Why each option matters

Answer the question above first, then reveal the full breakdown to understand why each option is right or wrong.

Correct answer & explanation

Fine-tuning the foundation model on their proprietary data

Amazon Bedrock allows fine-tuning of foundation models with customer data in a secure environment. Option A (Prompt engineering) doesn't personalize deeply. Option B (RAG) adds context but doesn't modify model. Option C (Distillation) requires an existing model.

Key principle: Answer the scenario, not the keyword: identify the specific constraint before choosing the most familiar-sounding option.

Answer analysis

Option-by-option breakdown

For each option: why learners choose it and why it is or isn't the right answer here.

  • Fine-tuning the foundation model on their proprietary data

    Why this is correct

    Fine-tuning adapts the model to the domain using private data, and Bedrock supports this.

    Related concept

    Read the scenario before looking for a memorised answer.

  • Prompt engineering with domain-specific examples

    Why it's wrong here

    Prompt engineering provides context but does not permanently adapt the model.
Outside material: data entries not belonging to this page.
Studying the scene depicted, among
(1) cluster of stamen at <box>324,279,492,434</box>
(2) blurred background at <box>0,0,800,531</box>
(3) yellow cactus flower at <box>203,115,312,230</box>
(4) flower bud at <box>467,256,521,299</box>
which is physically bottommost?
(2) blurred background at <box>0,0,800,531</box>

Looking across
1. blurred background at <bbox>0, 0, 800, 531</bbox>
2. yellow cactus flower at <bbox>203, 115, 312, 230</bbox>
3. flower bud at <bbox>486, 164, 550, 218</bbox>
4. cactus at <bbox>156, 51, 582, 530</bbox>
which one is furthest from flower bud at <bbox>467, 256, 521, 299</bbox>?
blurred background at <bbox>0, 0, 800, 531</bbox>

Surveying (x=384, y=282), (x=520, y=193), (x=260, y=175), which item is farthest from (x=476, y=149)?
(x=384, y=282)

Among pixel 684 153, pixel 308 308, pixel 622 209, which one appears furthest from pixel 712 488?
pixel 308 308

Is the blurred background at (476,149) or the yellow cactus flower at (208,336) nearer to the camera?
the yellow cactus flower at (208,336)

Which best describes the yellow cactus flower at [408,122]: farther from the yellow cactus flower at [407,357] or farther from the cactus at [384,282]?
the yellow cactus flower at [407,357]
  • Retrieval-augmented generation (RAG) with a domain-specific knowledge base

    Why it's wrong here

    RAG improves accuracy but does not personalize the model itself.

  • Model distillation using a larger foundation model

    Why it's wrong here

    Distillation compresses a model but not necessarily with private data.

Common exam traps

Common exam trap: answer the scenario, not the keyword

Many certification questions include familiar terms but test a specific constraint. Read the exact wording before choosing an answer that is generally true but wrong for this case.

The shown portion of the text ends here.